In his campaign to be the Democratic nominee for Baltimore County executive, Joseph P. Walters Jr. is facing an opponent who has raised nearly $750,000, recruited more than 500 volunteers and spent a year giving his pitch to anyone who'll listen.
When Walters filed for the office in July, some of his neighbors didn't even know who he was, but he isn't discouraged.
He has a shiny, black truck rigged with signs and flags, and he is campaigning the old-fashioned way, rolling through neighborhoods, microphone in hand, getting to the county's voters as fast as he can.
As Walters sees it, he has a 50-50 chance of beating his opponent, James T. Smith Jr., in the primary Tuesday.
"Most of the people I'm talking to have no clue who's running," he said.
In the 50 years that Baltimore County has had its present form of government, there have been a handful of major upsets in county executive races, most notably the improbable victory in 1962 that launched Spiro T. Agnew's political career.
The candidate with the most money hasn't always won, and Smith was hardly a household name when he declared for the office a year ago.
But even so, a Walters win would probably be the biggest county executive upset of all time.
"Highly unlikely," said Kevin Kamenetz, a Democratic county councilman from Pikesville who is unopposed in this election. "I hope he enjoys his run."
Smith has long said that he wouldn't shy away from a primary challenger -- the contest would help him get his message out earlier and test his volunteers before November. Realistically, political observers say, Walters' candidacy will probably just show Smith where he has the most work to do.
Walters, 46, was born on the Fourth of July in his parents' living room in Parkville. He graduated from Parkville High School in 1974 and went straight into the Army. After a tour of duty, he went to California to go to school, but got homesick and came back to Baltimore.
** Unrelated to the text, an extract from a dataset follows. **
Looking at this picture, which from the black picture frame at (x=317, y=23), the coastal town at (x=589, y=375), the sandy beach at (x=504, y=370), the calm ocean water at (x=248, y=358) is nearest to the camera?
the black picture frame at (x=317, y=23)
He returned to the Army and rose to the rank of lieutenant colonel.
Walters has a host of ideas for new things that the county could try. Mostly, though, he wants to make the government more efficient and responsive to citizens.
In recent years, the Army has been forced to act more like a business, to find ways to become more efficient and get by with less money, Walters says. That's the kind of attitude he wants to bring to county government.
"My most important priority is making sure the county government is led efficiently and effectively, that we comply with Maryland's Sunshine Law and have full disclosure," he said. "Customer service is the top priority, and good fiscal management."
Walters recently put in his papers to retire from the military. He is on leave while they're being processed and is campaigning full time.
He said he has been pleasantly surprised with the reception he has gotten and feels as if he is connecting with voters better than Smith is. He thinks that maybe people have trouble relating to Smith because he still has the aura of a judge.
And Walters says he is thoroughly enjoying his first foray into campaigning. County residents are good people who want to make things better, he says, and he is happy to have met so many of them.
"If I make it or not, it doesn't matter," Walters says. "It's been worth the trip."